Sometimes when I go out to restaurants and bars that are not completely populated by other gay folks, I scare people in the bathroom. This Saturday night, I was out with three friends and I had to use the restroom. When I walked in, there was a person in the other stall, and no one waiting. I entered the available stall and while I was using it, three or four women walked in–talking to each other. My heart stopped– just for a second. This hadn’t happened in awhile.
First, I was wearing a tie. Ties detract from every feminine aspect of my body– my chest, the width of my hips, the softness of my face/features– it seems like straight women see the tie first and the person wearing it second– so when i came out of the stall, two of them gasped before realizing I was female.
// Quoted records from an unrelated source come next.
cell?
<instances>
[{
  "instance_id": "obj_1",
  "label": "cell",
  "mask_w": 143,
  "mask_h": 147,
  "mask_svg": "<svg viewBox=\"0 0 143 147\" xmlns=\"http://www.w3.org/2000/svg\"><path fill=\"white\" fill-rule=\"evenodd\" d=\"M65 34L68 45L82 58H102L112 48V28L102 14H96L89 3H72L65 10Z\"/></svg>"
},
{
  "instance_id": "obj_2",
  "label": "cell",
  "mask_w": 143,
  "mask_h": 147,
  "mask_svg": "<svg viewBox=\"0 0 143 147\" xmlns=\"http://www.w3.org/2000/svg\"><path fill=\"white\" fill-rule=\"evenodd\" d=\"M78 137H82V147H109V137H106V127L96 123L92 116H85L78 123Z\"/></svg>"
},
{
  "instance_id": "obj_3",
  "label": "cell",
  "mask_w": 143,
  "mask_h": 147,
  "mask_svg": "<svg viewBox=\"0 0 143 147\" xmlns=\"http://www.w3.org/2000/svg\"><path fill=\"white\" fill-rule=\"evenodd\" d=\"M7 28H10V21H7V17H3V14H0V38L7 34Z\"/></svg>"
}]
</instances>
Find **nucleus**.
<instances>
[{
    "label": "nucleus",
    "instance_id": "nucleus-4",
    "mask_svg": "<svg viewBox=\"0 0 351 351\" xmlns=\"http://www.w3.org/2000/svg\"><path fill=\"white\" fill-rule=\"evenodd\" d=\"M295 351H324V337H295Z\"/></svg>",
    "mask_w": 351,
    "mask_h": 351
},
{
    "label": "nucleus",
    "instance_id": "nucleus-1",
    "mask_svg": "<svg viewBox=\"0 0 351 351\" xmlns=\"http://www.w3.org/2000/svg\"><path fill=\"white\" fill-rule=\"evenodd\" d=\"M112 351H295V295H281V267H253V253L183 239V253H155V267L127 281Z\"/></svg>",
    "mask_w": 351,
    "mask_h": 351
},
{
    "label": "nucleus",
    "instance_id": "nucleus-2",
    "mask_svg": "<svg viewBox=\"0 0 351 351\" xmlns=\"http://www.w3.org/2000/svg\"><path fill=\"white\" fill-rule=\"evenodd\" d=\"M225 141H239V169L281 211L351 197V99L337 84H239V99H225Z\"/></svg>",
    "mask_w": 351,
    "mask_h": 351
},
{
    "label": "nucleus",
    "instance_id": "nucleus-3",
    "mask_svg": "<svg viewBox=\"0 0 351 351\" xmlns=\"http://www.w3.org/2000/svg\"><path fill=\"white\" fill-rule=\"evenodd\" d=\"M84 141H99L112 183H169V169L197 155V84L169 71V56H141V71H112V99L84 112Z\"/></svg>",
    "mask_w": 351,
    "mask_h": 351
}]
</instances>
This is one of the prices I pay for my gender presentation in spaces where there is no single-user restroom available. I know many many people who experience this kind of pressure and fear and frustration every time they need to use a public restroom. Generally I can speak and immediately assuage the discomfort of the other women in the bathroom– my voice isn’t very high, but it’s certainly not the voice of a man (and less masculine now that I quit smoking).
Should I speak to assuage their discomfort? Does my right to pee in public supercede their right to feel safe in the restroom? No, it doesn’t. But it doesn’t supercede my right to feel safe in the restroom either. Someone told me to dress more femininely when I go to straight places. Well, that defeats the purpose of spending 32 years becoming the person I am. I don’t have and don’t want separate outfits to wear when I go to straight places (which are most places–even most places that I go).
Recently, my department at work was moved down two floors. We are mostly still sitting near the same people we have always sat near. I have never experienced any kind of gender or sexuality discrimination at work– I am very very lucky, I know, but my workplace is committed to being a great place to work. The move has resulted in us sharing a restroom with a whole new department of people we don’t know, and I told “wrong bathroom” at work the other day by someone I don’t know. I replied politely, “I don’t think so” and when i turned to face the person, I could see her surprise that she was wrong. I guess I’ll use the unisex a little more often until people who don’t know me are accustomed to seeing me at the copier or in the halls….which honestly is fine by me because I prefer using the unisex, but don’t want to occupy it in the even that a person with a disability is in need of the facilities.
It’s funny– I do identify as butch, but I don’t think I look like a man [nor do I want to look like a man]. I have the round body of a fat woman, but my chest is smallish [thanks, 1996 reduction!] just because I’m wearing men’s clothes doesn’t mean I’m in the wrong bathroom.
This has been happening to me for years. It happens more when I am thinner, and it happens more depending on my hairstyle. It happens more in the winter than in the summer. It happens more in bars than professional settings. It happens more in Cincinnati than Minneapolis. It happens more and more.